Sous l’impulsion de Stanley Kubrick, qui a obtenu les droits de « Supertoys Last All Summer Long », écrit par Brian Aldiss dans les années 70, le film adapté n’aura pas vu le jour sous les yeux du réalisateur de « 2001 : l’Odyssée de l’espace ». Faute de contraintes technologiques et un décès soudain, c’est dans les mains avisées de son confident secret, Steven Spielberg, que le projet atterrit. Sa légitimité repose dans leur étroite collaboration, car on pourra aisément retrouver certains gimmicks de Kubrick que le cinéaste a bien restitué et digéré, avant de le mettre en boîte. Il serait donc fastidieux de limiter la vive comparaison au conte, voire au mythe, de Pinocchio, car il ne s’agit pas vraiment d’une œuvre pour les jeunes enfants. Ici, Spielberg met le doigt sur l’humanité derrière les circuits imprimés, mais remet surtout en perspective notre place dans un grand déluge, où il discute l’artificialité de l’émotion.

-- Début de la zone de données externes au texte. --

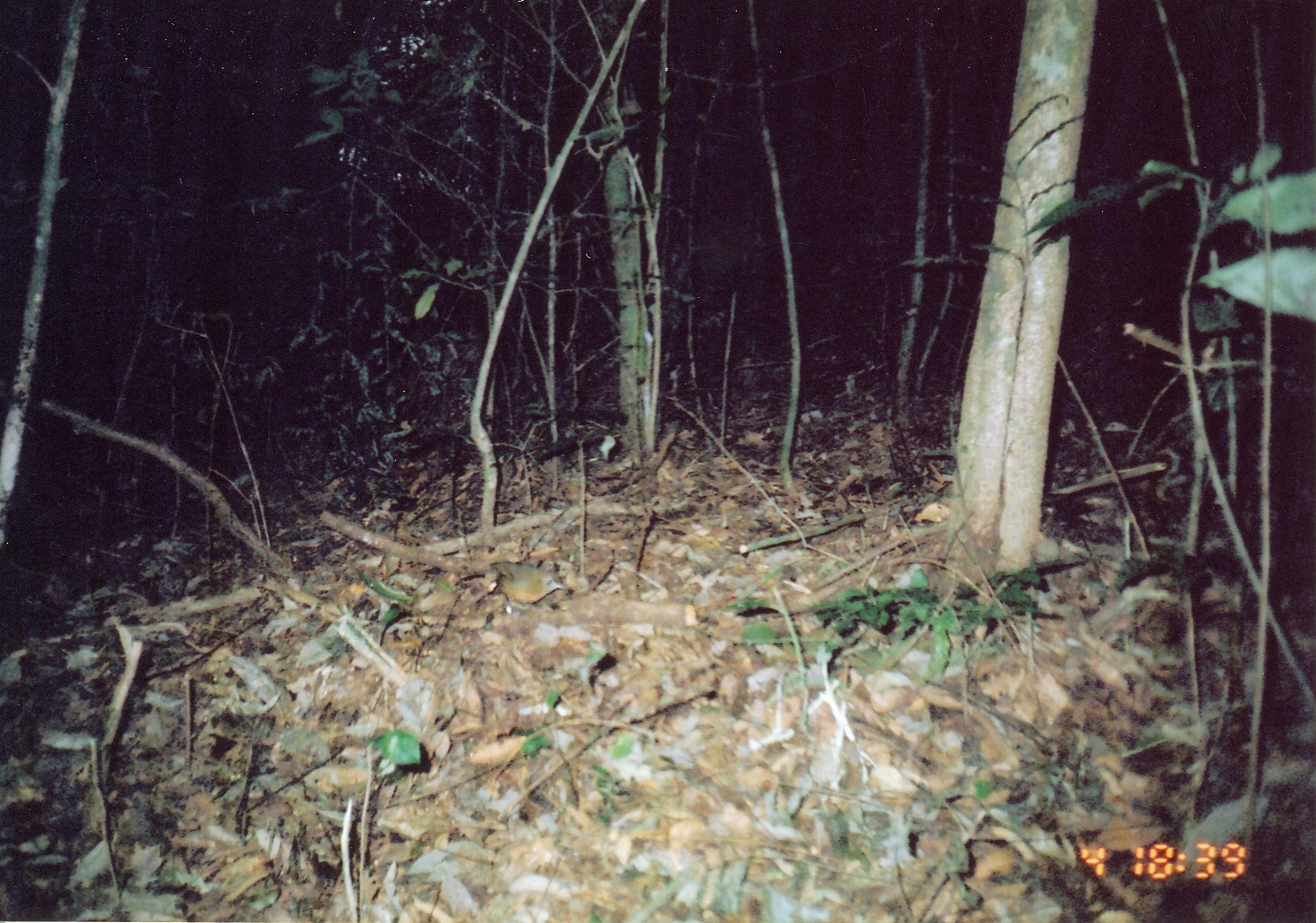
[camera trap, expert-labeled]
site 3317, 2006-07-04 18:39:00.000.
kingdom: Animalia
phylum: Chordata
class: Aves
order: Passeriformes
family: Turdidae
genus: Zoothera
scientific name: Zoothera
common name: asian thrushes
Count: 1.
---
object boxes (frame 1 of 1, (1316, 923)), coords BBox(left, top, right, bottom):
zoothera: BBox(483, 560, 568, 613)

Son discours se penche davantage sur le rapport conflictuel entre le créateur et sa créature, une étude à la fois scientifique, religieux et philosophique. Le voyage du petit, David (Haley Joel Osment), né d’une voix sacrée et programmé pour aimer, s’attardera donc sur les subtilités qui le séparent de l’humain. Il constitue l’imitation d’un garçon, qui vit son enfance dans le seul but de se faire aimer en retour. Cet éveil de conscience est un premier pas qui lui vaudra mille détours à travers l’angoisse d’un monde dystopique, ravagé par les océans et par la nécessité de l’Homme à renouer avec la chair, celle qui saigne. Sa mère, Monica Swinton (Frances O’Connor), n’est pas de nature angélique, à bien des égards et ce sera à la suite d’une brève et sincère étreinte que David commencera à justifier son identité, comme étant le véritable petit garçon d’une histoire. Ce dernier vit et reste animé par une fiction, qui le condamne à retrouver son seul foyer, dont il devient le gardien des souvenirs de l’humanité.
On y retrouve tout autant les références du cinéaste, ayant grandi avec des figures paternelles et maternelles dysfonctionnelles. À travers l’androïde autonome, il stimule l’exercice jusqu’à questionner son rôle d’artisan dans le cinéma. L’artiste, devenu plus que bankable pour les majors hollywoodiens, fait face à un tournant dans sa carrière, en distillant l’esprit de Kubrick tout le long de l’intrigue. Sa participation étoffe malgré toute la singularité de ses thématiques, dont il multiplie les relectures. Le segment consacré à Gigolo Joe (Jude Law) vient hiérarchiser ce sentiment d’affection que les êtres organiques recherchent, allant de l’instinct primaire aux pulsions plus spirituelles de la chose. Tout cela est abordé avec une bienveillance, renforcé par le dialogue que les héros auront avec le Docteur Know, doublé par un Robin Williams dynamique, permettant ainsi de décortiquer la réflexion d’une machine. C’est pourquoi il serait vain de s’attacher aux apparences, car la condition humaine finira inévitablement par être engloutie par le temps, inéluctable.
Il y a peu de différence entre la peur de l’inconnu et celle qui nous renvoie à la mélancolie d’un fantasme ou d’un rêve. Avec « A.I. Artificial Intelligence » (Intelligence Artificielle), Spielberg conclut sa balade ludique avec le pessimisme de l’Ancien Testament, entre la vie et la mort, dans un épilogue tragique et lyrique. Ce que David nous aura appris à travers un traumatisme d’enfance, c’est qu’il n’y a besoin que d’un jour sur terre, afin d’être heureux pour l’éternité. Mais tout ceci a un coût et une responsabilité qu’il est bon de justifier avec la plus tendre des allégories, au lieu de se quitter sur l’échec de l’humanité. Un récit bouleversant, à ne pas simplifier et à ne pas oublier.